▶ _YOUR TASK_: How many lines of the data contain the string "radius"? Write the number and nothing more.

▶ _PROVIDED INFORMATION_:
=-=-=-=-=
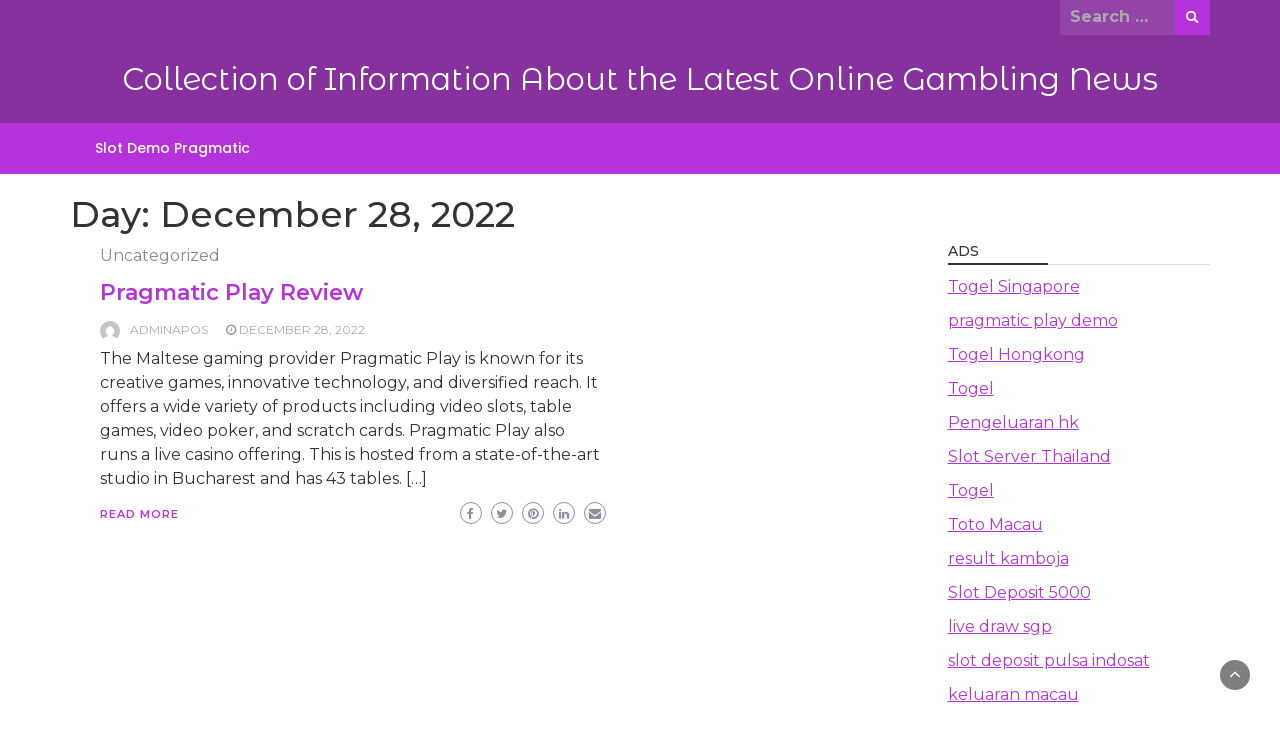

--- FILE ---
content_type: text/css
request_url: https://apostolic-carmel.org/wp-content/themes/fashion-news/style.css?ver=1.0.2
body_size: 818
content:
/*
Theme Name: Fashion News
Template: wp-newspaper
Author URI: https://wpmagplus.com
Author: wpmagplus
Description: Fashion News is a child theme of WP Newspaper. A Free WordPress Theme for Fashion News, Stories, Blogging, etc.
Requires at least: 5.0.0
Tested up to: 5.9
Requires PHP: 5.6
Version: 1.0.2
License: GPLv3 or later
License URI: https://www.gnu.org/licenses/gpl-3.0.en.html
Text Domain: fashion-news
Tags: right-sidebar, theme-options, featured-images, rtl-language-support, grid-layout, editor-style, custom-header, threaded-comments, custom-background, custom-colors, blog, footer-widgets, custom-logo, custom-menu

This theme, like WordPress, is licensed under the GPL.
Use it to make something cool, have fun, and share what you've learned with others.

Fashion News, Copyright 2022 WPMagPlus
Fashion News is distributed under the terms of the GNU GPL
*/


body {
    font-family: Montserrat;
}

section.top-bar {
    padding: 25px 0;
    background: #87319f;
}
.site-title a{color: #fff;}

a{color: #b533db;}

header .search-submit{background-color: #b533db;}
header .main-nav, .main-navigation .nav-menu {
    background-color: #b533db;
}
header .logo .site-title{line-height: normal;}

header .search-top .search-field{width: 115px;}

.blog-news-title a {
    color: #b533db;
}

.featured-blog{margin-top: 75px;}

.featured-blog-view-1 {
    display: grid;
    grid-template-columns: 2fr 1fr 1fr;
}

.featured-layout {
    grid-column-gap: 15px;
    grid-row-gap: 15px;
}

.featured-layout  .summary-excerpt {
    display: none;
}


.featured-blog-view-1 .featured-blog-items:first-child {
    grid-row-start: 1;
    grid-row-end: 3;
}

.featured-layout .news-snippet {
    border-radius: 5px;
    min-height: 250px;
    background-color: #eee;
}

.featured-layout .news-snippet {
    border: none;
    position: relative;
    height: 100%;
    overflow: hidden;
}

.news-snippet .featured-image {
    width: 100%;
    padding-bottom: 30px;
    padding-left: 0;
    padding-right: 0;
}


.featured-layout .news-snippet .category-top {
    position: absolute;
    top: 10px;
    right: 10px;
}



span.category {
    display: inline-block;
    margin-top: 0;
    margin-right: 5px;
    margin-bottom: 0;
}

.news-snippet .featured-image img {
    width: 100%;
    height: 100%;
}

.featured-layout span.category.lifestyle a {
    background-color: #b533db;
}

.featured-layout .news-snippet .category a {
    margin-left: 5px;
    background-color: #b533db;
    padding: 2px 5px;
    color: #fff;
    font-size: 12px;
}

.featured-layout .news-snippet .summary {
    position: absolute;
    bottom: 0;
    right: 0;
    left: 0;
    color: #fff;
    padding: 15px;
    font-weight: 400;
    background: -moz-linear-gradient(top,rgba(0,0,0,0) 0,rgba(0,0,0,.85) 100%);
    background: -webkit-linear-gradient(top,rgba(0,0,0,0) 0,rgba(0,0,0,.85) 100%);
    background: linear-gradient(to bottom,rgba(0,0,0,0) 0,rgba(0,0,0,.85) 100%);
}

.featured-news-title a{color: #fff;}

.news-snippet .summary {
    width: 100%;
    float: left;
}

.featured-layout .info {
    margin: 5px 0;
}

.featured-layout .info ul {
    margin: 0;
    padding: 0;
}

.featured-layout .info ul li {
    display: inline-block;
    margin-right: 5px;
    padding: 0;
}

.featured-layout .info a {
    color: var(--white-color);
    font-size: 12px;
}



@media (max-width: 767px) {
	.featured-blog-view-1 {
	    display: grid;
	    grid-template-columns: 1fr;
	}
}


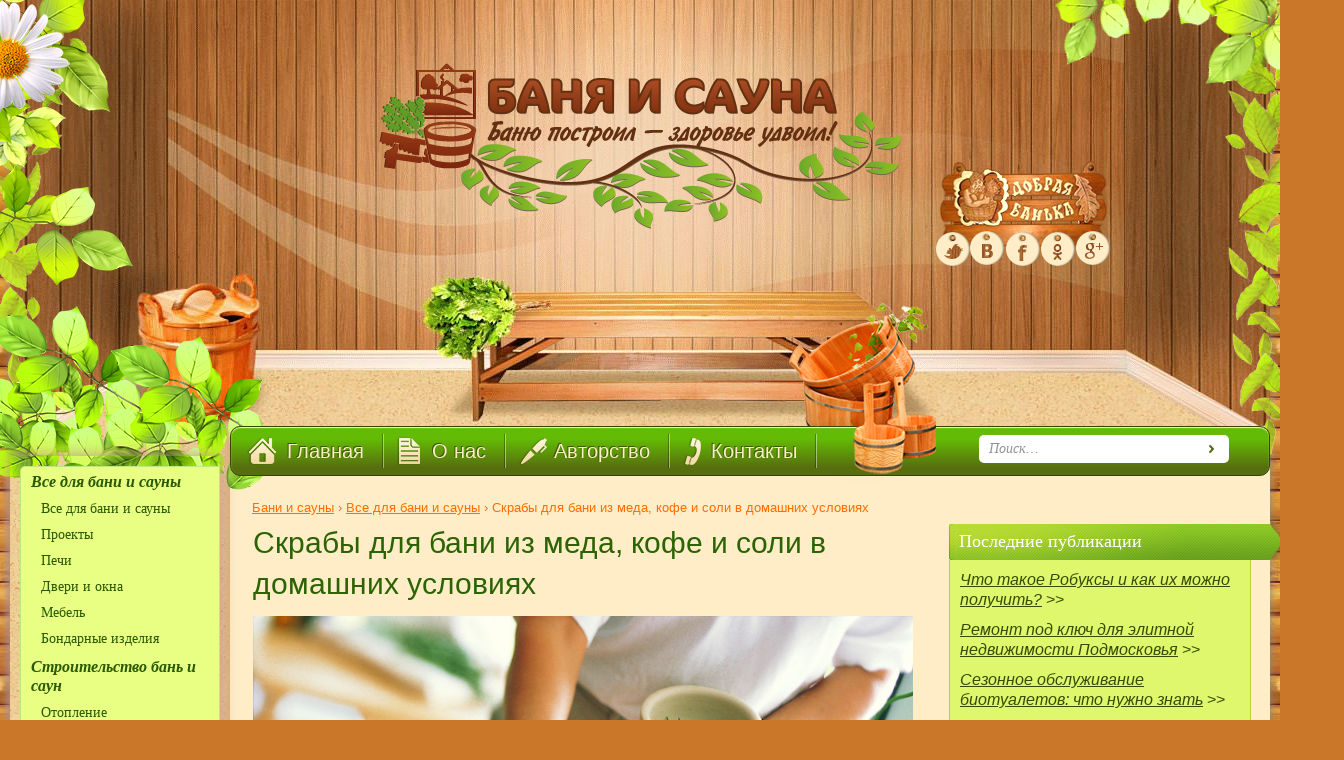

--- FILE ---
content_type: text/html; charset=utf-8
request_url: https://www.google.com/recaptcha/api2/aframe
body_size: 268
content:
<!DOCTYPE HTML><html><head><meta http-equiv="content-type" content="text/html; charset=UTF-8"></head><body><script nonce="CWXBnCNIL7IT544ResimFA">/** Anti-fraud and anti-abuse applications only. See google.com/recaptcha */ try{var clients={'sodar':'https://pagead2.googlesyndication.com/pagead/sodar?'};window.addEventListener("message",function(a){try{if(a.source===window.parent){var b=JSON.parse(a.data);var c=clients[b['id']];if(c){var d=document.createElement('img');d.src=c+b['params']+'&rc='+(localStorage.getItem("rc::a")?sessionStorage.getItem("rc::b"):"");window.document.body.appendChild(d);sessionStorage.setItem("rc::e",parseInt(sessionStorage.getItem("rc::e")||0)+1);localStorage.setItem("rc::h",'1770044963257');}}}catch(b){}});window.parent.postMessage("_grecaptcha_ready", "*");}catch(b){}</script></body></html>

--- FILE ---
content_type: text/css
request_url: https://baniaisauna.ru/wp-content/themes/anjirai/style.css?ver=3d1d651b78668ed779febc2ec61c2f1f
body_size: 1016
content:
/*
Theme Name: Anjirai
Theme URI: http://iniyan.in/themes/anjirai
Author: iniyan
Author URI: http://iniyan.in
Description: Anjirai (Tamil) means a beautiful Wing. Anjirai is a child theme of Twenty Fourteen. With Anjirai theme you can customize every element's color. 
Version: 0.0.1
Template: twentyfourteen
License: GNU General Public License v2 or later
License URI: http://www.gnu.org/licenses/gpl-2.0.html
Tags: black, green, white, light, dark, two-columns, three-columns, left-sidebar, right-sidebar, fixed-layout, responsive-layout, custom-background, custom-header, custom-menu, editor-style, featured-images, flexible-header, full-width-template, microformats, post-formats, rtl-language-support, sticky-post, theme-options, translation-ready, accessibility-ready
Contributors: vinothg, logeshmba


This theme, like WordPress, is licensed under the GPL.
Use it to make something cool, have fun, and share what you've learned with others.
*/

/* Import the CSS file-------------------------*/
@import  '../twentyfourteen/style.css';

.site {
    margin: 0 auto;
}

.timeline {
background-color: #E9FF83 !important;
}

.customisable-border {
border: 1px solid #CCC !important;
}

.bani-cat {
	margin: -5px 0 35px;
	padding: 0 0 0 10px;
}
.bani-cat:after {
	content: '';
	clear: both;
	display: table;
}
.bani-cat li {
	float: left;
	list-style: none;
	width: 205px;
	margin-bottom: 20px;
	margin-right: 28px;
	text-align:center;
}
.bani-cat li:nth-child(3n) {
	margin-right: 0px;
}
.bani-cat a {
	width: 112px;
	min-height: 114px;	
	border-radius: 6px;
	text-align: center;
	font: italic 18px/20px Georgia, "Times New Roman", Times;
	padding: 10px 0 7px;
}

.bani-cat img {
	display: block;
	margin: 0 auto 4px;
}

//**  You don't need to write any code to change colors, just goto customizer and customize your own color **//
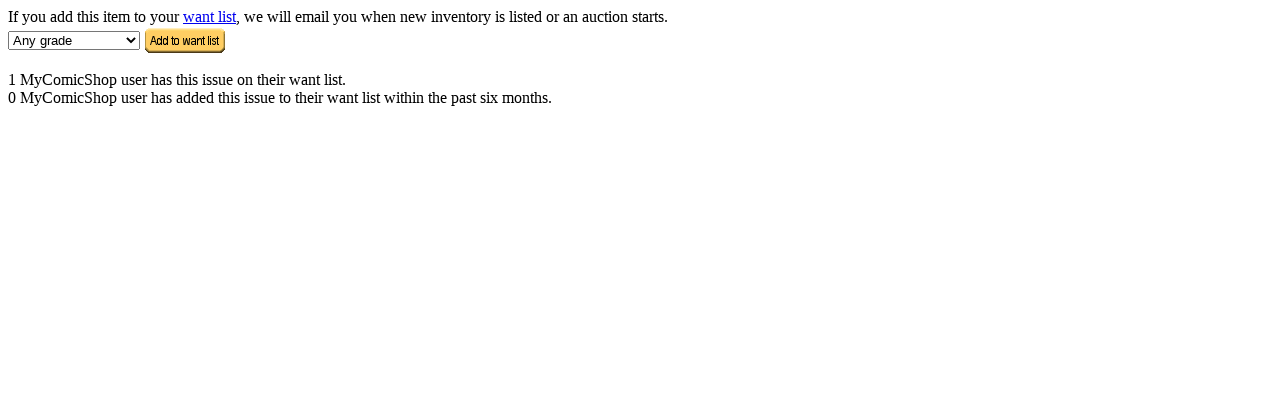

--- FILE ---
content_type: text/html;charset=UTF-8
request_url: https://ww.mycomicshop.com/ajax/tab_wantlist?IVID=32704511
body_size: 62
content:


























	




	
	

 






	

	




	
	

	

	
	
	
	<div class="tabcontents wantlist">

		
			If you add this item to your <a href="/wantlist">want list</a>, we will email you when new inventory is listed or 
			an auction starts.<br> 
		
		
		<form action="/post/addtowantlist" method="POST" onsubmit="return addToWL('32704511', false)" style="margin: 0; padding: 0;">
			<input type="hidden" name="IVID" value="32704511">
			<span style="white-space: nowrap;">
				<SELECT name="mgs" style="vertical-align: middle;">
					<option value="">Any grade</option>
					<option value="10-100">Fair or better</option>
					<option value="10-35">FR, GD or VG</option>
					<option value="18-100">Good or better</option>
					<option value="18-55">GD, VG or FN</option>
					<option value="35-100">Very good or better</option>
					<option value="55-100">Fine or better</option>
					<option value="75-100">Very fine or better</option>
					<option value="92-100">Near mint or better</option>
				</SELECT>
				<input type="image" src="https://media.mycomicshop.com/assets/images/addwantlist.gif" alt="Add to want list" style="vertical-align: middle;">
			</span>
			<span class="hilite" id="WLMsg_32704511"></span>
		</form>

		

		<p>
		1 MyComicShop user has this issue on their want list.<br>
		0 MyComicShop user has added this issue to their want list
		within the past six months.<br>
		</p>
	</div>
	
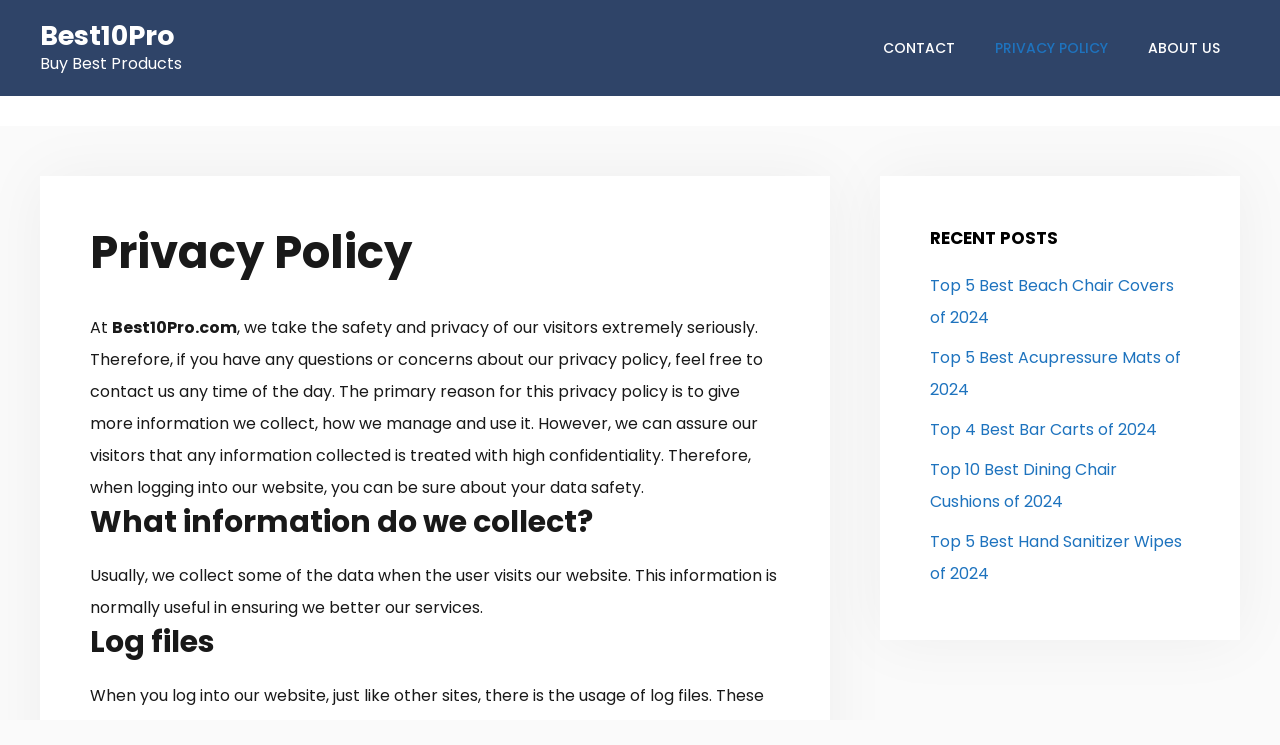

--- FILE ---
content_type: text/css; charset=utf-8
request_url: https://best10pro.com/wp-content/cache/minify/1e8ee.css
body_size: -133
content:
.breadcrumb-wrap{width:100%;overflow:hidden;background:#fff;padding:15px
0}.breadcrumb{width:1200px;margin:0
auto;display:block;font-size:14px}nav.rank-math-breadcrumb
p{margin-bottom:0 !important}@media only screen and (max-width: 768px){.breadcrumb{width:94%}}@media only screen and (max-width: 1200px){.breadcrumb{width:94%;font-size:14px}}@media only screen and (max-width: 1023px){.breadcrumb{width:94%}}.see-also-msg{background-color:#e7e5e6;color:#1fa67a;display:inline-block;line-height:19px;padding:11px
15px;text-align:left;background-color:#fff;border-left:4px solid #00bf08;-webkit-box-shadow:0 1px 1px 0 rgba(0,0,0,.1);box-shadow:0 1px 1px 0 rgba(0,0,0,.1);margin-bottom:1em !important;width:100%;font-size:16px}.see-also-msg
a{color:#2f4468;font-weight:bold;text-decoration:underline}.see-also-msg .see-also-text{color:#38B7EE !important;font-weight:bold;color:inherit;text-decoration:none}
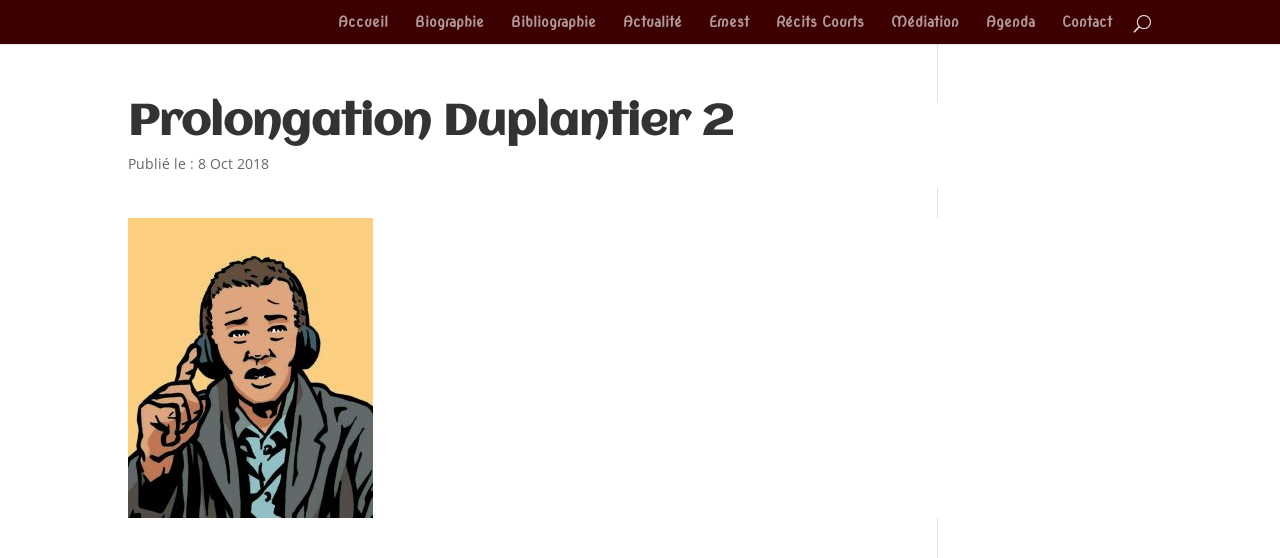

--- FILE ---
content_type: text/css
request_url: https://www.robinwalter.fr/wp-content/themes/robin-walter/style.css?ver=4.27.5
body_size: 240
content:
/*
Theme Name:  Robin Walter
Theme URI:   https://www.robinwalter.fr
Version:     1.0
Description: A child theme of Divi. This is a custom child theme created for our site Robin Walter.
Author:      admin
Author URI:  https://www.robinwalter.fr
Template:    Divi
*/

/*- Add any CSS custom code for this child theme below this line -*/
=-=-=-=-=
▶ _ANSWER AREA_: 2